Output processor

GenericOutputProcessor

Generic output processor.

TsvOutputProcessor

TSV output processor.

XlsxOutputProcessor

Excel output processor.

Output metadata processor. The goal of this module is to take an input list of GenericEntity’s, transform it into a dataframe and save it with pandas functionality into different formats. Pretty simple!

Mandatory arguments:

  • output_path: Path to the file to save the metadata.

Optional arguments:

  • verbose: set to True if you want INFO and above-level logging events. If not set or set to False, only WARNING

    and above will be displayed

Subclasses of GenericOutputProcessor must define the following methods/properties:

  • _save

class GenericOutputProcessor(output_path, verbose=False)

Bases: object

Generic output processor. Defines the mandatory functions for the subclasses to function.

Parameters:

output_path (str) – path to save the file. Please include the name and extension of the file.

save(entities)

Transform the entities into a dataframe to use pandas functionality to save.

Parameters:

entities (list[GenericEntity]) – Subclasses of GenericEntity.

_save(dataframe)

Function to be overriden by subclasses. Takes a dataframe and saves the output into self.path.

Parameters:

dataframe (DataFrame) – Dataframe containing the flattened metadata from the GenericEntity subclasses.

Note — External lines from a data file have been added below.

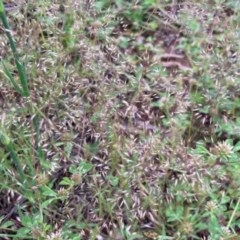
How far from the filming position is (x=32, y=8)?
2.12 m

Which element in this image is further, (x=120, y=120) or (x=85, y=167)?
(x=120, y=120)

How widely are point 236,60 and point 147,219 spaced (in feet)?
2.17

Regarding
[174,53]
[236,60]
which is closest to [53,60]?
[174,53]

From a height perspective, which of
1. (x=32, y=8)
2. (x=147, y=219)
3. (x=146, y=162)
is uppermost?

class TsvOutputProcessor(output_path)

Bases: GenericOutputProcessor

TSV output processor. Takes a list of entities and outputs a TSV with the metadata processed.

Parameters:

output_path (str) – Path to the file being saved. Please include tsv extension.

_save(dataframe)

Save the resulting dataframe from save() into a tsv, using pandas functionality. NO, the delimiter is not customizable. Create another subclass if you want that. TSV means TAB-Separated Values, not comma, not pipes, not anything else. You weirdo.

Parameters:

dataframe (DataFrame) – Dataframe containing the flattened metadata from the GenericEntity subclasses.

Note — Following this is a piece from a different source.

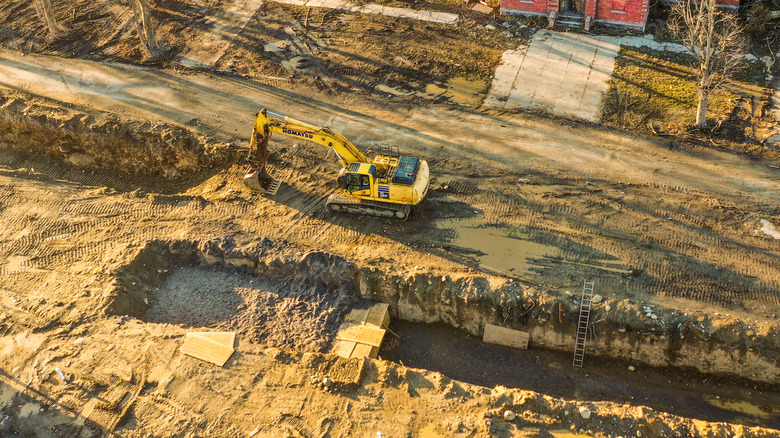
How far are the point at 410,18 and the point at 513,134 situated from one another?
10.1m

class XlsxOutputProcessor(output_path, sheet_name='Sheet1')

Bases: GenericOutputProcessor

Excel output processor. Takes a list of entities and outputs an excel file with the metadata processed.

Parameters:

output_path – Path to the file being saved. Please include ‘.xlsx’ extension.

_save(dataframe)

Save the resulting dataframe from save() into an excel.

Parameters:

dataframe (DataFrame) – Dataframe containing the flattened metadata from the GenericEntity subclasses.